After rebooting I got to the grub menu. All options were there. Looks nice. Except for the fact that Windows did not want to start, some MSDK (sorry, did not write down the name) file or whatever was missing. (I heard this is a Vista problem and the file connected to the error does not even exist on any XP system). Worse than XP not starting was the error message I got from my login screen.
"The configuration defaults for gnome-power-manager have not been loaded. Please contact your administrator."
So I did. I talked to myself and had to admit to the user that I did not have a solution at hand. User upset, administrator too. (They are no longer talking to each other.) Login is accepted, but after that nothing. Just a black screen with a mouse-pointer that can be moved around. Nada mas. Before getting to the login screen, there was something else that drew my attention, but again, I did not know what it meant. The error-message:
fsck from util-linux-ng 2.16 is udevd [527]: NAME: "%k" is superfluous and breaks kernel supplied names, please move it from /etc/udev/rules.d/51-hso-udev.rules:124
* stopping the Firestarter firewall...
9.10: clean, 467963/3055616 files, 8323370/12205383 blocks
[code]...
SuperGrub. It allowed me to boot, but thats it. No further steps taken, if only because SuperGrub does not support the EXT4 filesystem (yet?).I have heard people were able to get to their desktop after receiving this error by using a root account they had previously created. I dont have one, so that would not work.So, I did the three finger salute, stopped the gdm from the terminal, moved gconfd to somewhere else, hoping a new file would be created and the problem would be solved with that, but no. Restarted gdm, it worked but the problem remained.

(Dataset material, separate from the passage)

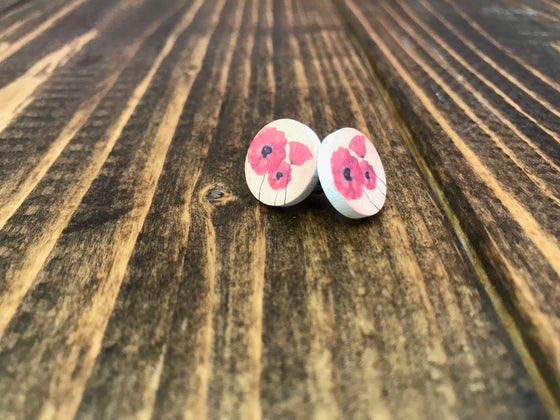 Wooden Studded Poppy Cabochon Earring 15mm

Ok. Perhaps a reinstall of the GDM might work, I thought. Well, it might, but the problem is I have no internet connection and the usual way I connect my laptop is through phone-tethering. Not having a desktop will not allow me to make a connection.So, sudo apt-get --reinstall install gnome-power-manager did not work as an active connection is required. Also I dont know if that is going to solve the problem.So now I am in the dark. I have booted up a live CD, mounted my HD partition in order to check my /root/.Xauthority, but I could not even find the file.
I refuse to believe there is a serious problem with my Ubuntu install. As far as I can see, there is a problem with some config-files but the system itself looks OK. Reinstalling is preferably not an option, as I love my install and have been working with it for a long time now, with lots of user data on it as well. Also, I have not seperated /HOME, which makes a reinstall a bit of a drag. I am certain there is an easy fix somewhere, someway, but I would need some advice from someone more knowledgable than I am. The only thing I could think of is to find a way to reinstall gnome-power-manager without an active connection. I can download the .deb file with some other device than my laptop but I would not know how to add that to /etc/apt/sources.list. Also, I kind of doubt that the problem lies within a faulty power-manager.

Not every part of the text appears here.